**PASSAGE TO READ**
Marunouchi Station (丸の内駅, Marunouchi-eki) is an underground metro station located in Naka-ku, Nagoya, Aichi Prefecture, Japan operated by the Nagoya Municipal Subway. The station is an interchange station between the Tsurumai Line and the Sakura-dōri Line, and is located 6.3 rail kilometers from the terminus of the Tsurumai Line at Kami-Otai Station and 2.4 rail kilometers from the terminus of the Sakuradōri Line at Taiko-dori Station.

This station provides access to Aichi Prefectural Library, the headquarters of Chunichi Shimbun, and the Brazilian consulate in Nagoya. It is the deepest station in the city's subway system, with the Sakura-dōri Line platform located 23.9 meters below ground.

==History==
Marunouchi Station was opened on 27 November 1981 as a station on the Tsurumai Line. The Sakura-dōri Line connected to the station on 10 September 1989. Platform screen doors were installed on the Sakura-dōri Line platform on 5 March 2011.

==Lines==
  - (Station number: T06)
  - (Station number: S04)

==Layout==
Marunouchi Station has two underground island platforms. The Sakura-dōri Line platform, at a depth of 24 meters, is the deepest subway platform in Nagoya.

**APPLY WHAT YOU READ**
A. Reproduce the portion of the Marunouchi Station passage starting at "This station provides" and ending at "(Station number: S04)".
B. Answer these questions from the Marunouchi Station passage:
(i) On what date did the Sakura-dōri Line connect to the station?
(ii) How many rail kilometers is the station from the Tsurumai Line terminus at Kami-Otai Station?
(iii) What kind of platforms does the station have?
C. For each statement, say whether it agrees with the Marunouchi Station passage, and quote the words that decide it:
(i) The station first opened as a station on the Sakura-dōri Line.
(ii) The station provides access to the Brazilian consulate in Nagoya.
(iii) Platform screen doors were installed on the Sakura-dōri Line platform in 2011.

**THE DATA**
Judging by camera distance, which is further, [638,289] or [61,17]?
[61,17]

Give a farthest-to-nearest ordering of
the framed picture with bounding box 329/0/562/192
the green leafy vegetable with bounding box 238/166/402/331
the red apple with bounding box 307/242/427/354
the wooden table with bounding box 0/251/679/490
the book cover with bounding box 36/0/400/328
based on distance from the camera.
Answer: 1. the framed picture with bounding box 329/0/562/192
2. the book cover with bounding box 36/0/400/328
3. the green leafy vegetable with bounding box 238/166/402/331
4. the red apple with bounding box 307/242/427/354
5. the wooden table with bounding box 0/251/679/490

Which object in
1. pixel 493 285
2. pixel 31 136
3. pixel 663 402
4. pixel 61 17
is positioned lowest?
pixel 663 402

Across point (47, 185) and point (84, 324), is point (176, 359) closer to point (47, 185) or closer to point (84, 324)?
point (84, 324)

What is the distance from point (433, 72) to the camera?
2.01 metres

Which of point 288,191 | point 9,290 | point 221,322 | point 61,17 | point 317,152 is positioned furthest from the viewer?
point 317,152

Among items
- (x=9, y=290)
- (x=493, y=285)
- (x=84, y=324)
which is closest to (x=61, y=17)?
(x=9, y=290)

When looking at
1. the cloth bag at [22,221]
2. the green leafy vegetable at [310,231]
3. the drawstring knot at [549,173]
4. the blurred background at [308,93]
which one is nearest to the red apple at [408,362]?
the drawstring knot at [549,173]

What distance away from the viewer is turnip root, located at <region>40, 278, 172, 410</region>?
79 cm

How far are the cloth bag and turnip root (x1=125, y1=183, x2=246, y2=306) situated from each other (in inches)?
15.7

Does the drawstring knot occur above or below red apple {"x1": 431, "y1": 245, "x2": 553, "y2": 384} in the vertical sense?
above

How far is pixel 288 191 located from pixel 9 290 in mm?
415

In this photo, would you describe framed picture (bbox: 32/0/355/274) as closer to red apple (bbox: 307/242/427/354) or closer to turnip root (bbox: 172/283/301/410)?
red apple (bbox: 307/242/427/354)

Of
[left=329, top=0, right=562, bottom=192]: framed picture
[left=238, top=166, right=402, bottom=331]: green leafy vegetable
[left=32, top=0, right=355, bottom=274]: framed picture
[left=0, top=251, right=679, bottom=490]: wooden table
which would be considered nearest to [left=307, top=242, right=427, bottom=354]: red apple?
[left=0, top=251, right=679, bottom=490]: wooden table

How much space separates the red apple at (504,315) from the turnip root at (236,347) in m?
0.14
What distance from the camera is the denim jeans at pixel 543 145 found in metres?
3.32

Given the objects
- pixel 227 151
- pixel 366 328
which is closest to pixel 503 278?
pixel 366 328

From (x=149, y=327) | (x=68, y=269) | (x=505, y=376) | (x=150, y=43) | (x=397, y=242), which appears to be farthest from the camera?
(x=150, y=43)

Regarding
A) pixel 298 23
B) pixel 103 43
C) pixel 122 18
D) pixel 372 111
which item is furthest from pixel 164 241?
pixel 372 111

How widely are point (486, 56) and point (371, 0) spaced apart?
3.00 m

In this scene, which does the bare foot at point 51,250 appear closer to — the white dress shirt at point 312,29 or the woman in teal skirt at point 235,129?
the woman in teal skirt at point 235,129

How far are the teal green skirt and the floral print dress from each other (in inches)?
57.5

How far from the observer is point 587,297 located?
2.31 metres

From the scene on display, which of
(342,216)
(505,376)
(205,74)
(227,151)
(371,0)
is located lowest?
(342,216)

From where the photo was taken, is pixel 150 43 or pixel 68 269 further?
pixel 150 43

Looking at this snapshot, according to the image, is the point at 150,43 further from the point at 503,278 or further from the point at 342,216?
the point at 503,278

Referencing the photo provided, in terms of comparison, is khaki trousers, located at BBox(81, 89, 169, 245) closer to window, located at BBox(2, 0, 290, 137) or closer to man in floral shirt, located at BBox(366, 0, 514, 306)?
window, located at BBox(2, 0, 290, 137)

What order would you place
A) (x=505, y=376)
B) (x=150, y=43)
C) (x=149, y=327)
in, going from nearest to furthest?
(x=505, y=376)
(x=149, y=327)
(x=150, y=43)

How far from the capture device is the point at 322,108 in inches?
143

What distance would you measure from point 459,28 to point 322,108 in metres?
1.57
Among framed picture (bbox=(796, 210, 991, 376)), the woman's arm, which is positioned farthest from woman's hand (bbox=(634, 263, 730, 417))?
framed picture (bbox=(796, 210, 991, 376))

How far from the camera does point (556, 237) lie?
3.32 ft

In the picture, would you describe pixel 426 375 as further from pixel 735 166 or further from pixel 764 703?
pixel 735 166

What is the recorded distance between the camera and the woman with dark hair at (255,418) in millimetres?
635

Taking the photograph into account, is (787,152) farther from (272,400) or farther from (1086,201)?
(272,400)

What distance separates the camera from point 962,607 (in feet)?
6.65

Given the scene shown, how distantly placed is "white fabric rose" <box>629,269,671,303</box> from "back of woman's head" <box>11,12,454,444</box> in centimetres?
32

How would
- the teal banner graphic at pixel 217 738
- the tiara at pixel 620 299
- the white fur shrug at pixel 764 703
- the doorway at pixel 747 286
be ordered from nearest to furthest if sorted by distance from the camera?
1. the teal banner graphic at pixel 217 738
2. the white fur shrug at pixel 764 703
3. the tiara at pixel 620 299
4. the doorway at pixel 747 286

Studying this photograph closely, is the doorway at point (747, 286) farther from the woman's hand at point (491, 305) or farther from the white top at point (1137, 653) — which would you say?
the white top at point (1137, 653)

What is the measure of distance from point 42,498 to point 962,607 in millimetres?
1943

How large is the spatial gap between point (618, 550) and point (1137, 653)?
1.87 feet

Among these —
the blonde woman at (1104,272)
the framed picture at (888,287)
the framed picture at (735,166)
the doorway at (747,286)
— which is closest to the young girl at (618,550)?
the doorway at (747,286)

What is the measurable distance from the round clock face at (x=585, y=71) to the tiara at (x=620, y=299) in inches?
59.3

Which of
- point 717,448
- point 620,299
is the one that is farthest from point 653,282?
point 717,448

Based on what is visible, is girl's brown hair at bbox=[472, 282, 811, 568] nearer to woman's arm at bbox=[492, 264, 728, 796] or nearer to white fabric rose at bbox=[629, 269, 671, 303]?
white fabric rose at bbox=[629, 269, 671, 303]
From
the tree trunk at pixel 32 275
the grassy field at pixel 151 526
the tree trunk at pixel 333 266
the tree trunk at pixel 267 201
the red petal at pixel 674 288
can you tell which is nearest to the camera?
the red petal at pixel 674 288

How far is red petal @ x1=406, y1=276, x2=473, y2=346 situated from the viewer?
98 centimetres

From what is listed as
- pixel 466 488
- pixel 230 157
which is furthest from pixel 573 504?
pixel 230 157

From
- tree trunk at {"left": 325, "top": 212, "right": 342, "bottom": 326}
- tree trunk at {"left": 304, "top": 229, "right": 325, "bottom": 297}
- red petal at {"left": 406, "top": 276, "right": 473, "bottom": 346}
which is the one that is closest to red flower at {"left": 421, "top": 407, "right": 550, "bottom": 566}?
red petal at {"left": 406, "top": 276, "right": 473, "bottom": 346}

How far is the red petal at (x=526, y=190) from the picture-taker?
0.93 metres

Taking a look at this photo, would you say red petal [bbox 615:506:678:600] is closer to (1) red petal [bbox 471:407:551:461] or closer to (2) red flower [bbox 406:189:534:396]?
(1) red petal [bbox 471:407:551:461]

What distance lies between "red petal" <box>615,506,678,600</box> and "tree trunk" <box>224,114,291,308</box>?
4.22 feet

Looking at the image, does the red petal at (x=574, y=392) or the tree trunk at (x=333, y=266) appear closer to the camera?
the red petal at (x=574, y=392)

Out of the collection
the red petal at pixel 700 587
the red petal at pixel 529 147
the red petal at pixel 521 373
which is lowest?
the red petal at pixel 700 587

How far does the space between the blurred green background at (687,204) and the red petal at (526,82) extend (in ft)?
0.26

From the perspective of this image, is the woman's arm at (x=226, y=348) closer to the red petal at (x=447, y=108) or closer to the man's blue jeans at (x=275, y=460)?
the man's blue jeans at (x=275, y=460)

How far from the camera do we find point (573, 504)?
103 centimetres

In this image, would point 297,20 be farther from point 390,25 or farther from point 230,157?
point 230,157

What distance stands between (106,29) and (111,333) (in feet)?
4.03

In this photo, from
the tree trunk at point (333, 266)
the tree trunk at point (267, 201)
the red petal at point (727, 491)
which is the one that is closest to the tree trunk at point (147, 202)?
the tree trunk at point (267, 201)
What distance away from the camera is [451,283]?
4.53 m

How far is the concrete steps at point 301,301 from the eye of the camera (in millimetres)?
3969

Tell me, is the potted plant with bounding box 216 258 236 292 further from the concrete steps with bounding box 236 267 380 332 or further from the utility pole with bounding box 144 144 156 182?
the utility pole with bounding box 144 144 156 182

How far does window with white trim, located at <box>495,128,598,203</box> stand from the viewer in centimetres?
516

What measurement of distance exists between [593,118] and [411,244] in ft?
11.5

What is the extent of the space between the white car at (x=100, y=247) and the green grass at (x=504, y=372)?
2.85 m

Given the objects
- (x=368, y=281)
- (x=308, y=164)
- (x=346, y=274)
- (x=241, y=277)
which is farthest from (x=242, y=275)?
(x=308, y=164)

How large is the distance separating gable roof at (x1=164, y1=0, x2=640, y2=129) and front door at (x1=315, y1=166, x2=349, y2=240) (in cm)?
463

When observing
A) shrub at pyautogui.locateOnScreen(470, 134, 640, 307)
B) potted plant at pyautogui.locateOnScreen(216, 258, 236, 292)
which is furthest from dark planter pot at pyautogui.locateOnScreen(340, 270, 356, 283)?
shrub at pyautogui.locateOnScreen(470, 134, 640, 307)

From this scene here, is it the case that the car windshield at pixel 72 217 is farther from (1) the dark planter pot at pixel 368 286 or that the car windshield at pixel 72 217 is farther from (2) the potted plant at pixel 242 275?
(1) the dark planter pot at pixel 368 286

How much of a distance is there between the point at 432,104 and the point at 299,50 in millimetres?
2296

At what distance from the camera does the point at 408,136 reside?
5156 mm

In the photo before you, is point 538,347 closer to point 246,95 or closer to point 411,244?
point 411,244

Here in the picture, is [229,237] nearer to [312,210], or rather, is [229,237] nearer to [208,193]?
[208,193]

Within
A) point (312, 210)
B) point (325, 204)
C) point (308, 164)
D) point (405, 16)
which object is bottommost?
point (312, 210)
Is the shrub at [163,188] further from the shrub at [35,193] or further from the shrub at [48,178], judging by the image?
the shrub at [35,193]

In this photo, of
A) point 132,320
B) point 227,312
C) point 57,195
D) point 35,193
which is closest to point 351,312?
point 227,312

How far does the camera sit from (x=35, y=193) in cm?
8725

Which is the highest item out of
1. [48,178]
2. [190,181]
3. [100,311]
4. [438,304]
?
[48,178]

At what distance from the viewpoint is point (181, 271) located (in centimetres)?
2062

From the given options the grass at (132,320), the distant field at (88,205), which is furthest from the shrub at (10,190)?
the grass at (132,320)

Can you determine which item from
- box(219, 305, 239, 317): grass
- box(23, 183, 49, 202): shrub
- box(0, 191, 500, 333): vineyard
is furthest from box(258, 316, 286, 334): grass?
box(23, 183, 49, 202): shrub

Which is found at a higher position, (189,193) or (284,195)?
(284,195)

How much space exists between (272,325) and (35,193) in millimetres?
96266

**ANSWERS TO THE EXERCISE**
A.
This station provides access to Aichi Prefectural Library, the headquarters of Chunichi Shimbun, and the Brazilian consulate in Nagoya. It is the deepest station in the city's subway system, with the Sakura-dōri Line platform located 23.9 meters below ground.

==History==
Marunouchi Station was opened on 27 November 1981 as a station on the Tsurumai Line. The Sakura-dōri Line connected to the station on 10 September 1989. Platform screen doors were installed on the Sakura-dōri Line platform on 5 March 2011.

==Lines==
  - (Station number: T06)
  - (Station number: S04)

B.
(i) 10 September 1989
(ii) 6.3 rail kilometers
(iii) Two underground island platforms

C.
(i) No: "Marunouchi Station was opened on 27 November 1981 as a station on the Tsurumai Line."
(ii) Yes: "This station provides access to Aichi Prefectural Library, the headquarters of Chunichi Shimbun, and the Brazilian consulate in Nagoya."
(iii) Yes: "Platform screen doors were installed on the Sakura-dōri Line platform on 5 March 2011."